{3} DRIVE IN { Textos inéditos } ..................................... foto: juliana pozzatti



{take 1} Descobrindo o Rock Nos Anos 80. Era Bruxaria! Ou melhor .... Era a Bruxa!!!



{1} * Era quase uma hora da manhã. Faltavam poucos minutos para começar o programa. O rádio estava ligado num volume quase inaudível. Tudo o que ele não queria era acordar os pais no quarto ao lado. Seu velho ficava extremamente mal humorado quando tinha o sono interrompido. Casas de madeira geralmente costumam denunciar os mínimos rumores de uma peça para a outra e parecem sensíveis como bebês chorões. As vezes o garoto ouvia claramente os gemidos dos pais fazendo sexo. Em uma noite daquelas também espiara pelas frestas. Ele começou a armar o circo: posicionou as caixas acústicas do seu 3 em 1 no centro da sala. Deitou entre elas com a cabeça apoiada sobre um par de pantufas da mãe. Apenas seus ouvidos separavam uma caixa da outra. Aquele jovem tinha a nítida impressão de estar numa espécie de misterioso cânion e no primeiro instante percebeu-se encurralado. Logo depois, sentiu-se deliciosamente confortável entre os rumores e envolvido por um poderoso fone de ouvidos.

{2} * Talvez para um adolescente santa-mariense dos dias de hoje seja difícil entender o quanto era duro e praticamente inacessível vasculhar o abecedário musical no início dos anos 80 aqui pela cidade. Além das limitações de se estar em uma cidade do interior e não pertencer ao círculo principal dos acontecimentos, imagine o seguinte panorama: Internet, Google, Emule, Torrent, MTV, CD, MP3, pen-drive, Revista Rolling Stone... – nada disso existia. E aquele garoto estava descobrindo o roquenrôu do seu jeito, intuitivamente. Na verdade, ele não possuía mais do que meia dúzia de LPs na prateleira. Procurava compensar a ausência de títulos com algumas fitas k-7 que gravara do acervo de amigos. Além dos colegas de aula e a gurizada da rua e arredores, como fontes de informação ele ainda tinha a abençoada Loja do Betão (na época localizada na Rua Venâncio Aires) e como último oásis, aquele redentor programa de sábado à noite no rádio. Uma outra vez, deu uma de larápio quando conseguiu afanar uma revista de Rock numa banca do centro. Decorou toda a história do Purple antes de conhecer o riff de "Smoke On The Water". Tudo pela informação. Na auto-estrada da curiosidade musical e com uma série de limitações aditivadas pela falta de total acesso a sua matéria prima, isso tudo resultaria no seguinte diagnóstico: quanto menos sabia, mais instigado ele ficava.
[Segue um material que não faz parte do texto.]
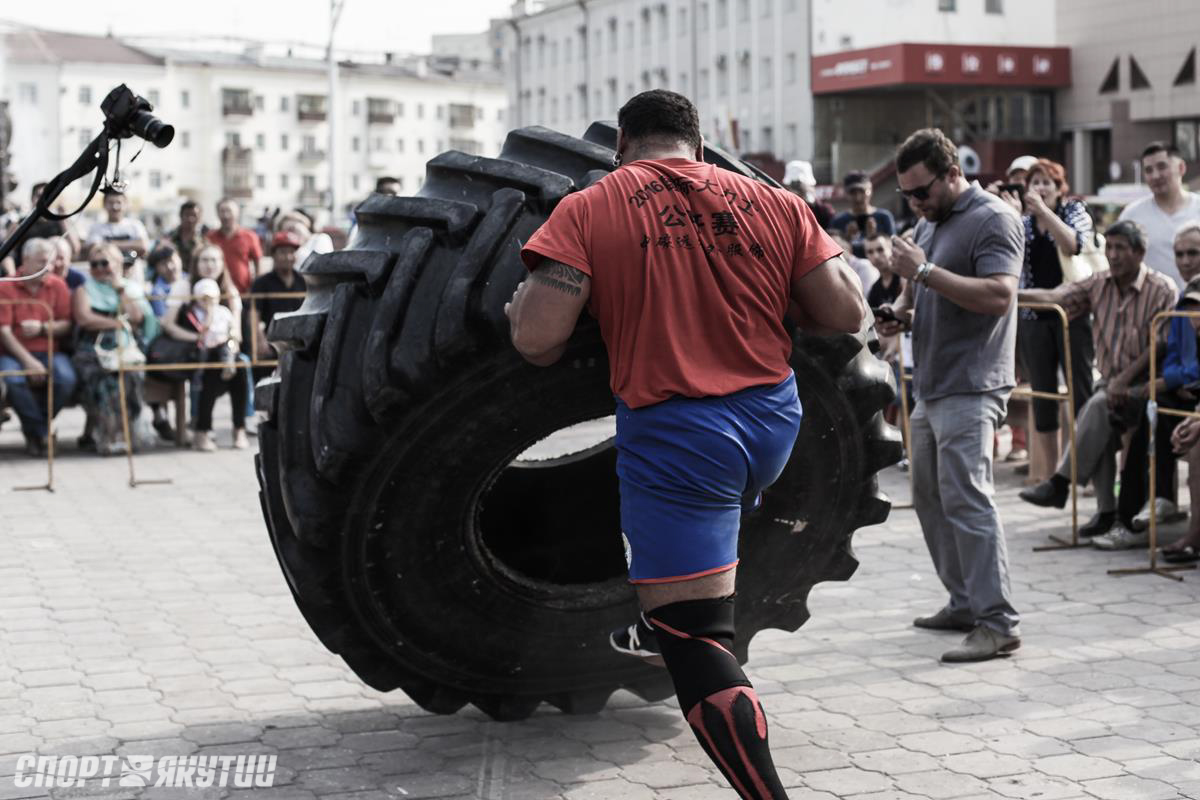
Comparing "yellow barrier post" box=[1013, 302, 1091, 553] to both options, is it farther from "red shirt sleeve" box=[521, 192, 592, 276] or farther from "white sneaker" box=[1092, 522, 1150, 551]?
"red shirt sleeve" box=[521, 192, 592, 276]

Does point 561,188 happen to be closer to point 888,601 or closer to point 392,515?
point 392,515

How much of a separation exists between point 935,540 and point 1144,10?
171 ft

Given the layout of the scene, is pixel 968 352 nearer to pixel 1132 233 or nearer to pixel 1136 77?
pixel 1132 233

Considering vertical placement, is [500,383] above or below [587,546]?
above

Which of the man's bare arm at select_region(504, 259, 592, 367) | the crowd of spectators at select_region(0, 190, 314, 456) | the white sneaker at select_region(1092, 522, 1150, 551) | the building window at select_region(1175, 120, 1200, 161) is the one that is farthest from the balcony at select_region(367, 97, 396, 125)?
the man's bare arm at select_region(504, 259, 592, 367)

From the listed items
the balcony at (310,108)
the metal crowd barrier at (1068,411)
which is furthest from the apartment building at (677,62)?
the metal crowd barrier at (1068,411)

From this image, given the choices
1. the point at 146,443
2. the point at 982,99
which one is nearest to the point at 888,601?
the point at 146,443

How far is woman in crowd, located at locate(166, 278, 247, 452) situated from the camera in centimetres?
1290

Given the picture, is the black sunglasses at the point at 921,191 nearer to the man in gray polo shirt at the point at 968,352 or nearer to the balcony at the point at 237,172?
the man in gray polo shirt at the point at 968,352

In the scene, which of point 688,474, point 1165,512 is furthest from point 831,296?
point 1165,512

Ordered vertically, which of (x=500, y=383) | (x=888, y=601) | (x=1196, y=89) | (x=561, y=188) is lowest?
(x=888, y=601)

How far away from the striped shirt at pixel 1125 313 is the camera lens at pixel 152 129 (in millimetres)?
5945

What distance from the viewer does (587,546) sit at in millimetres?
5680

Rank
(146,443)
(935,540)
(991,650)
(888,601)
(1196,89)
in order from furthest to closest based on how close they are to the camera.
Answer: (1196,89) → (146,443) → (888,601) → (935,540) → (991,650)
{3} * Mas um dos principais agentes da torrente musical na alma adolescente do kid rocker fora deflagrado em um domingo aparentemente igual a todos os outros. Naquele dia ele havia assistido a uma banda local numa apresentação na Locomotiva da Presidente. Nome do grupo: A Bruxa. Os caras pareciam deslocados no tempo e na avaliação de muitos, eles eram uma mistura de Rush com Black Sabbath ou outras coisas similares do gênero, e parafusavam todo seu ideário sonoro com letras em português um tanto bacanas e instigantes. A Bruxa tinha como formação: Renato Molina, o vocalista, que, no palco, era visualmente uma mistura de Jeff Lynne com Raul Seixas. O baixinho assemelhava-se a um jovem leão gentil com sua barba e um óculos Ray-Ban espelhado, que tomava conta do simpático rosto esguio do cantor. E como cantava! Nas quatro cordas Clóvis Miller, um gringo cabeludo que mandava ver num contrabaixo Giannini. Completando a cozinha, o homem das baquetas era conhecido como Pipoca, que – frente ao seu instrumento – fazia jus ao apelido. Além disso, o rapaz também era detentor de uma das mais gigantescas e invejadas coleções de Rock da cidade. Reza a lenda que sua discoteca continha cerca de três mil peças do mais puro sumo do gênero. Os guitarristas eram dois: um parecia um cafetão barato e tinha nome de bandido-gente-boa – Jesse; já o outro lembrava um galã ao estilo dos anos 80 – era o Guido Isaia. Mas além do desenho e da fotografia de palco, a Bruxa, nas quatro linhas, passava longe de ser um agrupamento fake... E além disso, aqueles músicos conseguiam ser autênticos, carismáticos e divertidos dentro da proposta sonora. O som tremia no peito enquanto os espectadores eram atingidos em cheio.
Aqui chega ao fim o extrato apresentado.